Interactions Between Sigma Factor and Core RNA Polymerase Change During Promoter Escape

KEY CONCEPTS
-  A domain in sigma occupies the RNA exit channel and must be displaced to accommodate RNA synthesis.
- Initiation describes the synthesis of the first nucleotide bonds in RNA.
- Abortive initiations usually occur before the enzyme forms a true elongation complex.
- Sigma factor is usually released from RNA polymerase by the time the nascent RNA chain reaches approximately 10 nucleotides in length.

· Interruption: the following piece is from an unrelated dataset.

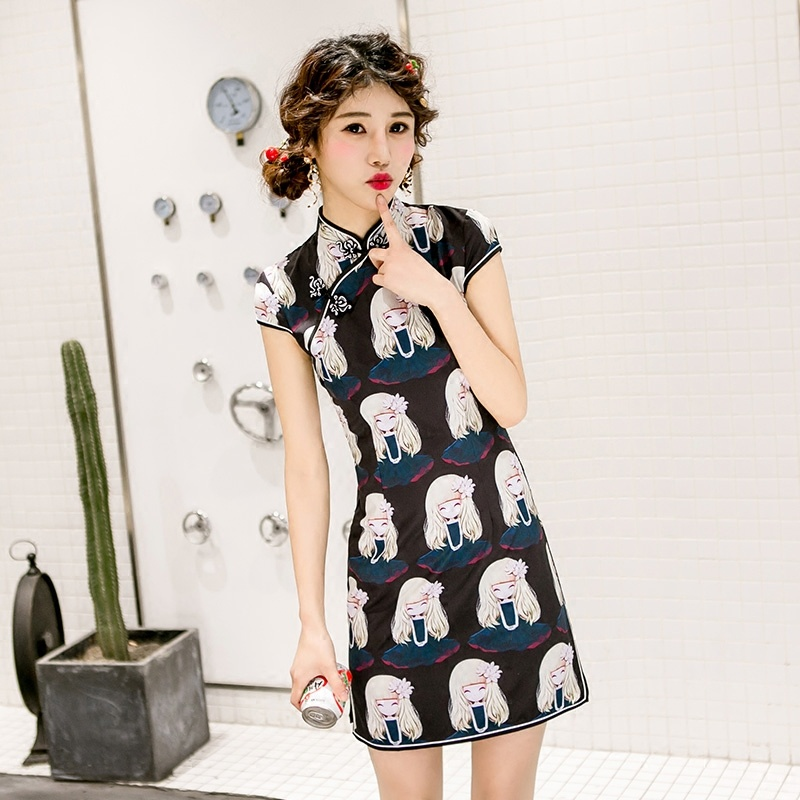 Cute Cartoon Girl Print Qipao Cheongsam Chinese Dress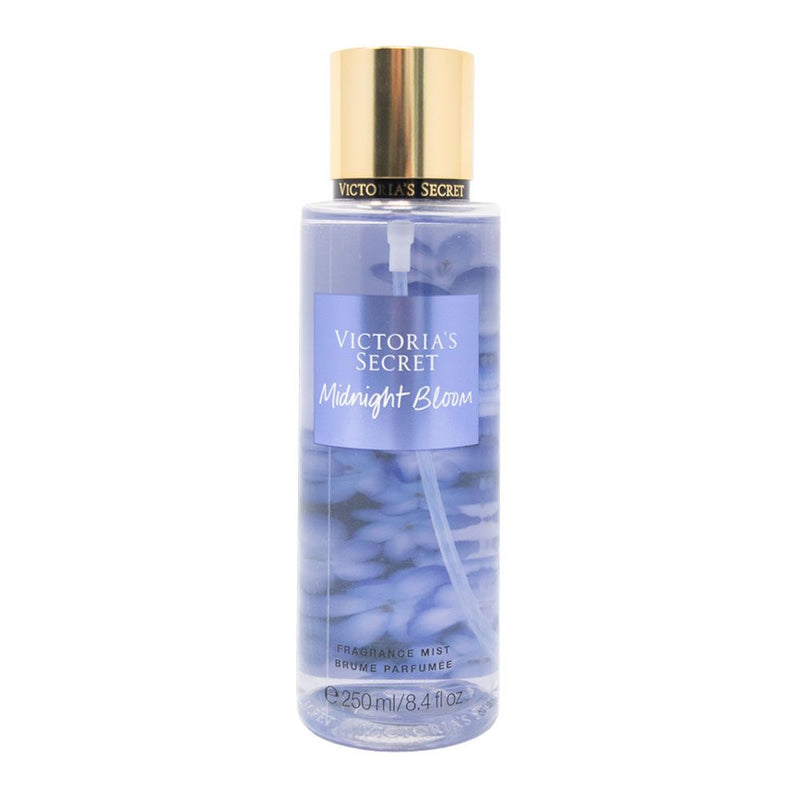Midnight Bloom BODY 250ml - Expo Perfumes Outlet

RNA polymerase encounters a dilemma in reconciling its needs for initiation with those for elongation. First, the RNA exit channel is actually occupied by part of the sigma factor, the linker connecting domains 3 and 4. Therefore, promoter escape must involve rearrangement of the sigma factor, displacing it from the RNA exit channel so that RNA synthesis can proceed. Second, initiation requires tight binding only to particular sequences (promoters), whereas elongation requires association with all sequences that the enzyme encounters during transcription. FIGURE 1 illustrates how the dilemma is solved by the reversible association of sigma factor with core enzyme.

FIGURE 1. Sigma factor and core enzyme recycle at different points in transcription.

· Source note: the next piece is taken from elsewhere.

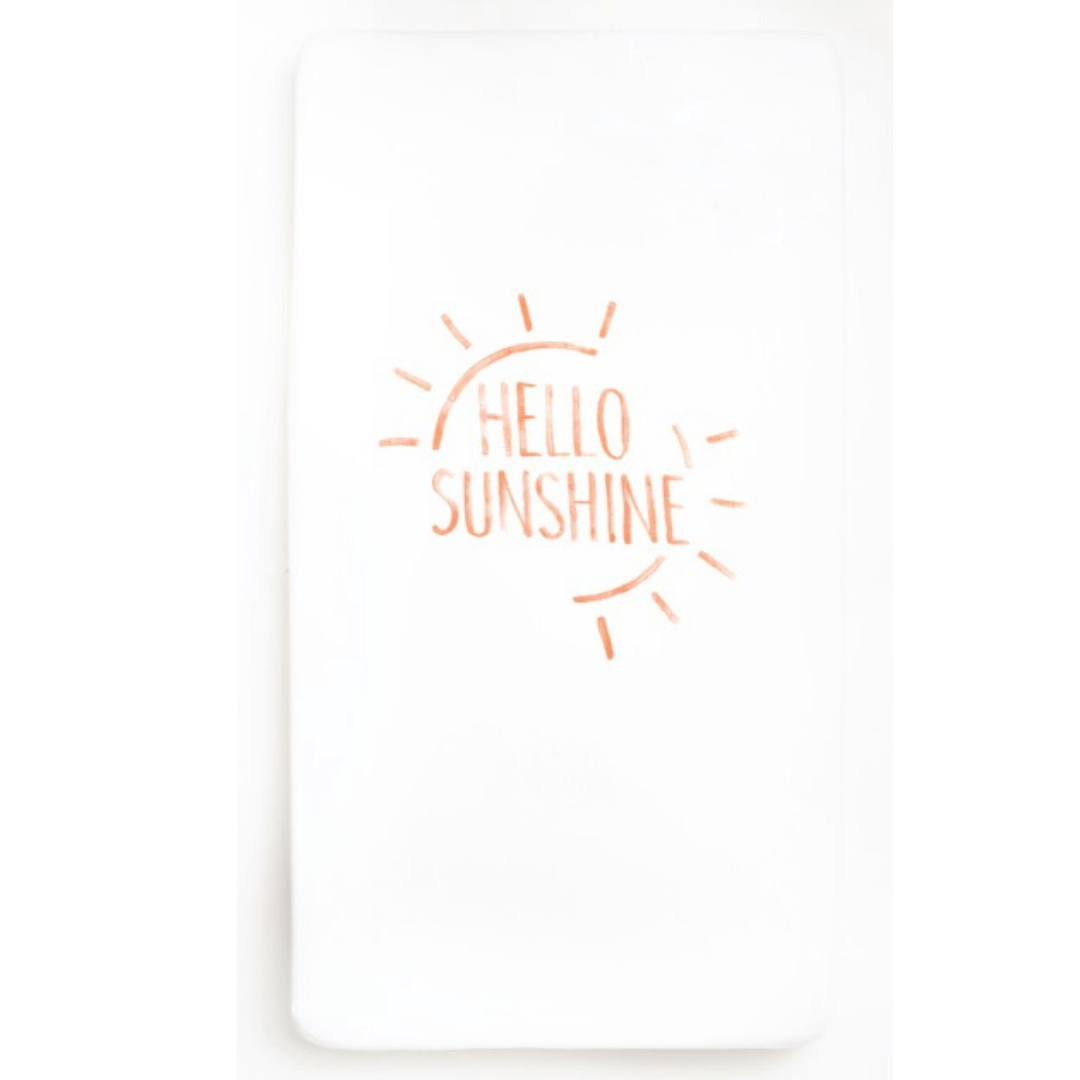 Hello Sunshine Crib Sheet - Project Nursery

Initiation involves the binding of the first two nucleotides and the formation of a phosphodiester bond between them. This generates a ternary complex containing RNA as well as DNA. At most promoters, an RNA chain forms that is several bases long and could be up to 9 bases long without movement of the polymerase down the template. The initiation phase is protracted by the occurrence of abortive events in which the enzyme makes short transcripts, releases them, and then starts synthesis of RNA again. The initiation stage ends when the polymerase succeeds in extending the chain and clears the promoter.

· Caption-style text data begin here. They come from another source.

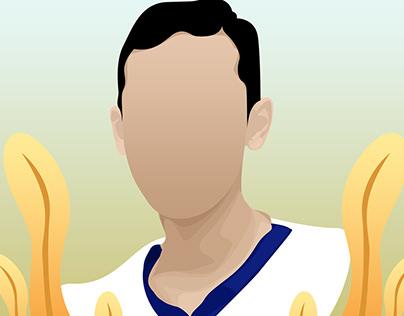 Player basketball
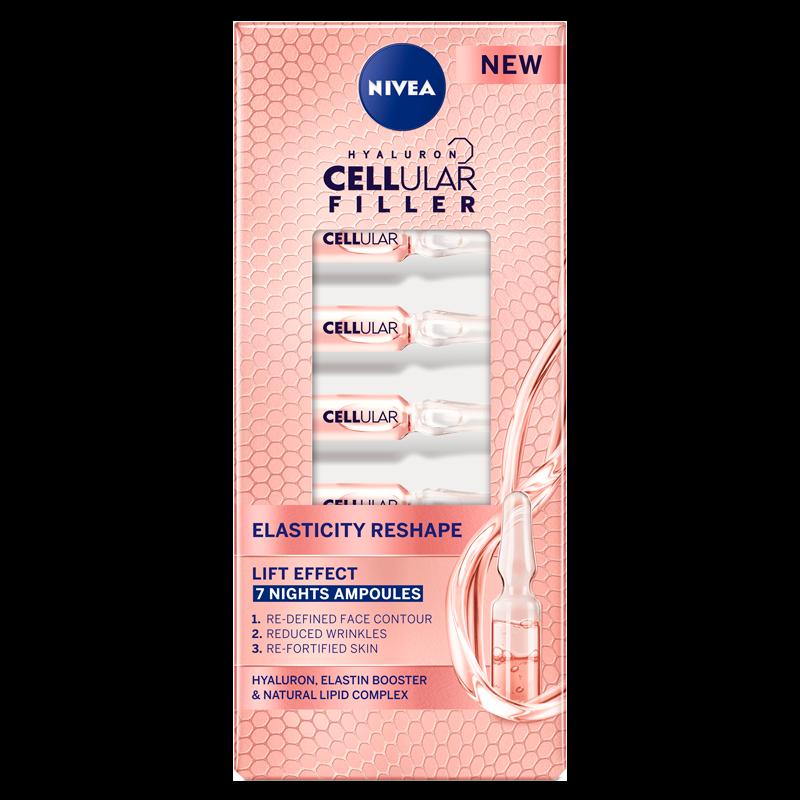 Nivea Cellular Elasticity Ampoules (7x5 ml)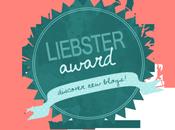 Liebster award thank much!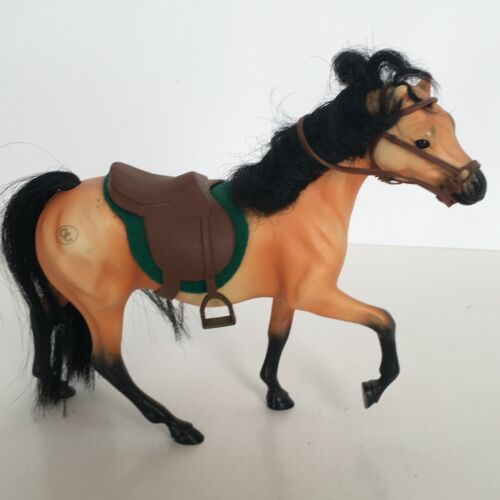 Grand Champion Horse Victory Classic Stallion 1992 Model Toy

As mentioned above, the enzyme usually undergoes cycles of abortive initiation in the process of escaping from the promoter. The enzyme does not move down the template while it undergoes these abortive cycles. Rather, it pulls the first few nucleotides of downstream DNA into itself, extruding these single strands onto the surface of the enzyme in a process called DNA scrunching. By a mechanism that is not completely understood, the enzyme then escapes from this abortive cycling mode and enters the elongation phase .
Although the release of sigma factor from the complex is not essential for promoter escape, dissociation of sigma factor from core usually occurs concurrently with or soon after promoter
escape. Sigma factor is in excess of core RNA polymerase, so release of sigma from holoenzyme is not simply to make it available for use in additional copies of holoenzyme. In fact, sigma factors compete for limiting copies of core RNA polymerase as a means of changing the transcription profile (see the discussion of multiple sigma factors later in this chapter in the section titled Competition for Sigma Factors Can Regulate Initiation).
The core enzyme in the ternary complex (which comprises DNA, nascent RNA, and RNA polymerase) is essentially “locked in” until elongation has been completed. As will be described shortly, this processivity results in part from the way the enzyme encircles the DNA and in part from the increase in the affinity of the enzyme forthe compl ex afforded by interactions with the nascent RNA. The drug rifampicin (a member of the rifamycin antibiotic family) blocks transcription by bacterial RNA polymerase. It is the major antibiotic used against tuberculosis. The crystal structure of RNA polymerase bound to rifampicin explains its action: It binds in a pocket of the β subunit, less than 12 Å away from the active site, but in a position where it blocks the path of the elongating RNA. By preventing the RNA chain from extending beyond two to three nucleotides, it blocks transcription.